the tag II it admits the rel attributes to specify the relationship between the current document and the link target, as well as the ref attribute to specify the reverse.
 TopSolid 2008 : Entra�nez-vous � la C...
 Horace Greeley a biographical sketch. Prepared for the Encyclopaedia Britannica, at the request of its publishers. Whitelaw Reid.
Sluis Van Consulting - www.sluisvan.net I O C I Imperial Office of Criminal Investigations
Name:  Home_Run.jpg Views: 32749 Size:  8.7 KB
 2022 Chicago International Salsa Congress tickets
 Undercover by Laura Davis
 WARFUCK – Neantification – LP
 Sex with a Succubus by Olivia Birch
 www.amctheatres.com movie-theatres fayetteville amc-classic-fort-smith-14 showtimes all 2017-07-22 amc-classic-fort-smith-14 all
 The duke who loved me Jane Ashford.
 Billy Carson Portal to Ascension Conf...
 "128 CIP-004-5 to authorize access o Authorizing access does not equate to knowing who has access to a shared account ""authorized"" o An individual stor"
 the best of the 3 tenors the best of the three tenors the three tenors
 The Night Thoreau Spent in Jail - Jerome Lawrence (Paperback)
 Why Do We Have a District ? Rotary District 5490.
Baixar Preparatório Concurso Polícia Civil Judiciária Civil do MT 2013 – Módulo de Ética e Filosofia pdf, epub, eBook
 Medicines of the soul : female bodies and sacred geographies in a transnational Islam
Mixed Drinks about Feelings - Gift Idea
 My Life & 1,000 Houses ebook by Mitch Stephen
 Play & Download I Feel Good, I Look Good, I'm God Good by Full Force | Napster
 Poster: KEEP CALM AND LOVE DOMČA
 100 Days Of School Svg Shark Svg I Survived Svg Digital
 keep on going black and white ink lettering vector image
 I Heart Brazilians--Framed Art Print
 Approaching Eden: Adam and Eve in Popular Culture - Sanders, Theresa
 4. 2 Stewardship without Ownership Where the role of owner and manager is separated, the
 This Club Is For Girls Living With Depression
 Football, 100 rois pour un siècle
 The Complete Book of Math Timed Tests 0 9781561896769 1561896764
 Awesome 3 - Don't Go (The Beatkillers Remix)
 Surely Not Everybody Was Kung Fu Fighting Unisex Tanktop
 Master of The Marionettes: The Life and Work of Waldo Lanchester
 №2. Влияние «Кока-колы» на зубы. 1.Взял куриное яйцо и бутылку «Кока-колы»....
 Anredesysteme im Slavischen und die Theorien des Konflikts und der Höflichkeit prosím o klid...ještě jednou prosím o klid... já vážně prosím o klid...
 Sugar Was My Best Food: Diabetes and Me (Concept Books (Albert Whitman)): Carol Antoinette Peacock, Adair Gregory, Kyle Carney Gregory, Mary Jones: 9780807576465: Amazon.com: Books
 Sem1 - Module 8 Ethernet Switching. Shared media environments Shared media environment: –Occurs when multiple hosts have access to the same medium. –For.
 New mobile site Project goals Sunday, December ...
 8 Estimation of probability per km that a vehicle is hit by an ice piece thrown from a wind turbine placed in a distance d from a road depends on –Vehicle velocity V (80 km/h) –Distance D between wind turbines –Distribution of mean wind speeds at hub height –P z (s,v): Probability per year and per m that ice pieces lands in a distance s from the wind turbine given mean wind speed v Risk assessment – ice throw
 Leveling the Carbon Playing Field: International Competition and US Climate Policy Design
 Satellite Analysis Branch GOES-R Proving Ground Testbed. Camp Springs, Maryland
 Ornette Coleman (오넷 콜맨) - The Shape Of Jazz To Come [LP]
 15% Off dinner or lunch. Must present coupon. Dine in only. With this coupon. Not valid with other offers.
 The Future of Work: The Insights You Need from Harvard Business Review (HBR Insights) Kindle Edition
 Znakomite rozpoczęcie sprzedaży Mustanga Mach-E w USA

···

Task instructions:
In the listing above, locate the line containing "Horace Greeley a" and the line containing "Awesome 3 - Don't Go (The Beatkillers Remix)". Transcribe those two lines and everything between them, exactly as written.

Response box:
 Horace Greeley a biographical sketch. Prepared for the Encyclopaedia Britannica, at the request of its publishers. Whitelaw Reid.
Sluis Van Consulting - www.sluisvan.net I O C I Imperial Office of Criminal Investigations
Name:  Home_Run.jpg Views: 32749 Size:  8.7 KB
 2022 Chicago International Salsa Congress tickets
 Undercover by Laura Davis
 WARFUCK – Neantification – LP
 Sex with a Succubus by Olivia Birch
 www.amctheatres.com movie-theatres fayetteville amc-classic-fort-smith-14 showtimes all 2017-07-22 amc-classic-fort-smith-14 all
 The duke who loved me Jane Ashford.
 Billy Carson Portal to Ascension Conf...
 "128 CIP-004-5 to authorize access o Authorizing access does not equate to knowing who has access to a shared account ""authorized"" o An individual stor"
 the best of the 3 tenors the best of the three tenors the three tenors
 The Night Thoreau Spent in Jail - Jerome Lawrence (Paperback)
 Why Do We Have a District ? Rotary District 5490.
Baixar Preparatório Concurso Polícia Civil Judiciária Civil do MT 2013 – Módulo de Ética e Filosofia pdf, epub, eBook
 Medicines of the soul : female bodies and sacred geographies in a transnational Islam
Mixed Drinks about Feelings - Gift Idea
 My Life & 1,000 Houses ebook by Mitch Stephen
 Play & Download I Feel Good, I Look Good, I'm God Good by Full Force | Napster
 Poster: KEEP CALM AND LOVE DOMČA
 100 Days Of School Svg Shark Svg I Survived Svg Digital
 keep on going black and white ink lettering vector image
 I Heart Brazilians--Framed Art Print
 Approaching Eden: Adam and Eve in Popular Culture - Sanders, Theresa
 4. 2 Stewardship without Ownership Where the role of owner and manager is separated, the
 This Club Is For Girls Living With Depression
 Football, 100 rois pour un siècle
 The Complete Book of Math Timed Tests 0 9781561896769 1561896764
 Awesome 3 - Don't Go (The Beatkillers Remix)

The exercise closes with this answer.